Französisch-schweizerisches Team bricht den Rekord der entferntesten Galaxie des Universums
Sauverny (alphagalileo) - Ein französisch-schweizerisches Team entdeckte kaum nachweisbare Galaxien,
die weiter entfernt sind als alle bisher bekannten. Eine dieser Galaxien befindet sich in einer Entfernung von
rund 13,2 Milliarden Lichtjahren von der Erde. Damit ist der letzte Rekord, der am 16. Februar von einem anderen
Team bekannt gegeben wurde, bereits wieder Geschichte.
Sie heisst Abell 1835 IR1916 und ist rund 13,23 Milliarden Lichtjahre von der Erde entfernt. Die Rede ist von jener
Galaxie, die vermutlich weiter entfernt ist als alle bisher bekannten. Entdeckt wurde sie von einem französisch-schweizerischen
Team[2] von Astrophysikern, an der Förderungsprofessor des Schweizerischen Nationalfonds Daniel Schaerer vom
Observatorium der Universität Genf mitwirkte. Ermöglicht wurde die Entdeckung durch das Very Large Telescope
(VLT), das Teleskop der Europäischen Südsternwarte (ESO) in Paranal (Chile). Die Galaxie wurde zu einem
Zeitpunkt beobachtet, als das Universum im zarten Alter von 470 Millionen Jahren war – also gerade 3 Prozent seines
heutigen Alters hatte.

[Datensätze aus einem Datenbestand]
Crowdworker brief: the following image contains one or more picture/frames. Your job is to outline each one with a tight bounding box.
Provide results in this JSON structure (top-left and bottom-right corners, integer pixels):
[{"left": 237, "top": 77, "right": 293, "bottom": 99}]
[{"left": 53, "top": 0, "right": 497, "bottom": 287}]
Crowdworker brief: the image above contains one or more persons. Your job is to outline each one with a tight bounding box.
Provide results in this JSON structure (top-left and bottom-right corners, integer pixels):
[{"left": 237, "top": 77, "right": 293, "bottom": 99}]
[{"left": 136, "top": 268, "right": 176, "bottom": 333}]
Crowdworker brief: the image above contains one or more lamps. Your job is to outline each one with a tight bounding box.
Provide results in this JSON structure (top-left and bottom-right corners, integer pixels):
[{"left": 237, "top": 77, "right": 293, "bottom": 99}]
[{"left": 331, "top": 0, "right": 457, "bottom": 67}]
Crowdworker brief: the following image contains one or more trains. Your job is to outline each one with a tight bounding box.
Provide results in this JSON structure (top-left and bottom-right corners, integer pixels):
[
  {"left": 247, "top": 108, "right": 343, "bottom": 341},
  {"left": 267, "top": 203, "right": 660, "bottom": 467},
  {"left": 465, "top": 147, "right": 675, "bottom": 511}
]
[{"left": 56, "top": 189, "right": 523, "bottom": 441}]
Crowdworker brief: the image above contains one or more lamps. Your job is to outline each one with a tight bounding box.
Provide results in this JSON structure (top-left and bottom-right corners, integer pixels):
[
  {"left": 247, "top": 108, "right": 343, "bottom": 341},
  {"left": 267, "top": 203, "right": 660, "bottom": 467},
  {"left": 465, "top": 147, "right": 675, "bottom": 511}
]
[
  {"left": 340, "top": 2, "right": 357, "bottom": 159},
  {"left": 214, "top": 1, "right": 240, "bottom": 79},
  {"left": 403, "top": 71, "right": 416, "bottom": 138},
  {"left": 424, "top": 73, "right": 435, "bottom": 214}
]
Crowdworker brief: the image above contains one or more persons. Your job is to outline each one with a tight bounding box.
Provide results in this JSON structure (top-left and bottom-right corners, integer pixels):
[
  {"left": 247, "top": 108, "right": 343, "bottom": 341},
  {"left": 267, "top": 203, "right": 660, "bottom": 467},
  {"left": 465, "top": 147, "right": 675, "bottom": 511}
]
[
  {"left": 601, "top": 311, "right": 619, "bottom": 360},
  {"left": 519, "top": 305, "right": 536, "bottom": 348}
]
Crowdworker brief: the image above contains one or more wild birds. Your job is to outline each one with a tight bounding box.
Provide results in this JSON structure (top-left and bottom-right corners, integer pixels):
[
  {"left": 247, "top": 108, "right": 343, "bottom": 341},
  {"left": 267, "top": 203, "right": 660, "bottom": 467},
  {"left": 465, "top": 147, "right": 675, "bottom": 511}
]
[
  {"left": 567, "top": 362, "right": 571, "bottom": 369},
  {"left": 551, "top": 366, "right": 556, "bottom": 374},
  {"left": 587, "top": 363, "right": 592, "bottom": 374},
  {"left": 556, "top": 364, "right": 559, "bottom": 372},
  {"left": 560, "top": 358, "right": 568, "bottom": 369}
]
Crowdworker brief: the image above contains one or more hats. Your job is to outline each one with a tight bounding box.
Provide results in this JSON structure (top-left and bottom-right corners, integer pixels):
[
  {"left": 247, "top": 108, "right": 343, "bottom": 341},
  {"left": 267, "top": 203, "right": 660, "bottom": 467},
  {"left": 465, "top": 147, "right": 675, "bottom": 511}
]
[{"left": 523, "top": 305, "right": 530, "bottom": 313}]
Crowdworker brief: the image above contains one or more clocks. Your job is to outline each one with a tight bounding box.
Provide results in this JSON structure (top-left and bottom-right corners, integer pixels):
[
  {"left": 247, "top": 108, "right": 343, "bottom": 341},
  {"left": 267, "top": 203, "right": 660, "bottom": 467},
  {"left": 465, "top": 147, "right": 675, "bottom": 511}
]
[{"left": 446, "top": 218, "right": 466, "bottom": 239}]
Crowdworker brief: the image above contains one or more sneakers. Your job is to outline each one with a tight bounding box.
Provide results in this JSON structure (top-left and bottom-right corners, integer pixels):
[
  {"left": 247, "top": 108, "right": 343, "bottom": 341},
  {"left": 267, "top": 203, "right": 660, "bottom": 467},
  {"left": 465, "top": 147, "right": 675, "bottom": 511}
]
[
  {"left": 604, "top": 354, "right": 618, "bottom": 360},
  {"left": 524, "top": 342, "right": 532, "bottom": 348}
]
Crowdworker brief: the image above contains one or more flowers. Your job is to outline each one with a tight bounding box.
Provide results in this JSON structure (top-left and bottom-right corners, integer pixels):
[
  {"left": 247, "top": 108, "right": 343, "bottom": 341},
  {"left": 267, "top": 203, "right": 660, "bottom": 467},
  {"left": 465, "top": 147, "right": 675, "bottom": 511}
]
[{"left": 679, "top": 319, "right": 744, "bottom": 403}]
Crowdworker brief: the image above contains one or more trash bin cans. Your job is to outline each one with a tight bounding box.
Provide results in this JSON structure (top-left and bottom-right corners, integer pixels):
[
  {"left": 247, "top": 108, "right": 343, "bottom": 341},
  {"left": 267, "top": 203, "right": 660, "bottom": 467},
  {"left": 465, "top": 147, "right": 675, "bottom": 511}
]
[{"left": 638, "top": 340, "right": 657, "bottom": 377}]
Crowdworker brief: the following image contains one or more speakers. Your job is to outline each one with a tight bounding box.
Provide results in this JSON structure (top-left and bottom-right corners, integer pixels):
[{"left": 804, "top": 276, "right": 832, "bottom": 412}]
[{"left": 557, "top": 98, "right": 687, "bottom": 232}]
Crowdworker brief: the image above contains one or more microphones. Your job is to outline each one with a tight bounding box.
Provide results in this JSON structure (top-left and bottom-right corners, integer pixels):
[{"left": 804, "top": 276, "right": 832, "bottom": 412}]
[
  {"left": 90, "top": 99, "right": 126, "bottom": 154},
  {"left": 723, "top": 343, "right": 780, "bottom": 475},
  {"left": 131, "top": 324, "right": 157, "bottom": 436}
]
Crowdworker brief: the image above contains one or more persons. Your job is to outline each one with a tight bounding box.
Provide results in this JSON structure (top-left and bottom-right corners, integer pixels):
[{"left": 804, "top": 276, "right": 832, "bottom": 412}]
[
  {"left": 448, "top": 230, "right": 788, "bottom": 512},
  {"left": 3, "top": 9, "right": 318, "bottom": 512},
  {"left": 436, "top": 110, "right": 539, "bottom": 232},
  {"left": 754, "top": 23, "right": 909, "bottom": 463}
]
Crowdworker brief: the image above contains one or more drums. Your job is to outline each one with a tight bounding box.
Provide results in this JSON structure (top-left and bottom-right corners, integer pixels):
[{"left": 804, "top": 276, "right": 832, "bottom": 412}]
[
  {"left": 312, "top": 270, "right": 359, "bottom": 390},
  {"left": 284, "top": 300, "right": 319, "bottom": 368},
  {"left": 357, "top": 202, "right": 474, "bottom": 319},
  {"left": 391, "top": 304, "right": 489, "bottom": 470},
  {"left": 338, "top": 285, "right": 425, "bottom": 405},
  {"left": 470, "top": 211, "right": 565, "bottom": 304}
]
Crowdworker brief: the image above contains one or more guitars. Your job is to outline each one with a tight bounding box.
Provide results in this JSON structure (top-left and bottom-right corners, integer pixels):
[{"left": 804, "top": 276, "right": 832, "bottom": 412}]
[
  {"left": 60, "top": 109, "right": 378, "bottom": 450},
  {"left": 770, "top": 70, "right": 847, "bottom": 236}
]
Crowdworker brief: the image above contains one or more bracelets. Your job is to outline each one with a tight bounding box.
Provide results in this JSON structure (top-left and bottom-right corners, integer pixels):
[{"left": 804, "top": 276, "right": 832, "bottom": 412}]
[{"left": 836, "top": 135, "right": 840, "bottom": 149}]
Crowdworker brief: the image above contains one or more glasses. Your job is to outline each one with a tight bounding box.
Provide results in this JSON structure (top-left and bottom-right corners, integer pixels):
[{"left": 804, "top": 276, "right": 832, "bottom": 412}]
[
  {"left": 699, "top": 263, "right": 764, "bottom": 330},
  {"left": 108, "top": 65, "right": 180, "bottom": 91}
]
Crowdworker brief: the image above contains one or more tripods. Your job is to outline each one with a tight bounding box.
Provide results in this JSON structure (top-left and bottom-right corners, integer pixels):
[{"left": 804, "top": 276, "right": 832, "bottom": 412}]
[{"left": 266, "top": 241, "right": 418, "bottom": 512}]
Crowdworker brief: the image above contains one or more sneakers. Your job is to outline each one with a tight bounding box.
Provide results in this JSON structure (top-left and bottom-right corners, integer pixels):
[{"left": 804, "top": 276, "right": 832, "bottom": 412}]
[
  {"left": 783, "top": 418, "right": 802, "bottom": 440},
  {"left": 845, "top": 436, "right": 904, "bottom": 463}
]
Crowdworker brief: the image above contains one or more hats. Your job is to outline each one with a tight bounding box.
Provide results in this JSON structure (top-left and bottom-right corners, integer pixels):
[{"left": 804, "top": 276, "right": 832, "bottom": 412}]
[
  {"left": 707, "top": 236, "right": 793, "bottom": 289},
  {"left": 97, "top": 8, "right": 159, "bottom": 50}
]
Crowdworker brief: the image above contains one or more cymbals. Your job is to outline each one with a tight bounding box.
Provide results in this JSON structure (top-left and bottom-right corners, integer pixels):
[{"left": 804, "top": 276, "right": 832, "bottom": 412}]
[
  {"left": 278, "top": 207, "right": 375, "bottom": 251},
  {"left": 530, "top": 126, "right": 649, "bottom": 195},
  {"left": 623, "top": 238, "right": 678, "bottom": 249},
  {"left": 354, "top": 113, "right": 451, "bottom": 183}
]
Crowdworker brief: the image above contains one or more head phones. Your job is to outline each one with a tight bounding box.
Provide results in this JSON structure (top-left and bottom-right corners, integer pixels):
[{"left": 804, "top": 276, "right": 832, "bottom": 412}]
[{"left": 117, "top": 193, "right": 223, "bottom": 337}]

#### Gestellte Aufgabe:
Schreibe den Text über die Entdeckung der entferntesten Galaxie im Anschluss an seinen letzten Satz weiter.

#### Ergebnis der Übung:
Die aussergewöhnlich Entdeckung belegt das Potenzial der terrestrischen Teleskope im Bereich des nahen Infrarots
zur Erforschung der Anfänge des Universums. Mit diesen Teleskopen blicken die Astronomen immer weiter in die
Vergangenheit des Universums zurück. Die Suche gilt dabei Sternen und Galaxien, die von der Zeit unmittelbar
nach dem Big Bang zeugen. Sie begeben sich dazu auf unbekanntes Territorium, am Übergang vom so genannten
«dunklen Zeitalter» zur «kosmischen Renaissance».
Zur Erklärung dieser Begriffe begeben wir uns weit zurück in die Vergangenheit: Unmittelbar nach dem
Urknall, der vermutlich vor etwa 13,7 Milliarden Jahren stattfand, versinkt das Universum in Dunkelheit. Nach und
nach erlöschen die fossilen Strahlen dieses «Feuerballs» und weder Sterne noch Quasare (Quasare
sind helle kompakte Objekte, welche sich als Galaxien mit massiven Schwarzen Löchern entpuppt haben) durchdringen
mit ihrem Licht die unermessliche Weite des Alls. Das «dunkle Zeitalter» ist angebrochen.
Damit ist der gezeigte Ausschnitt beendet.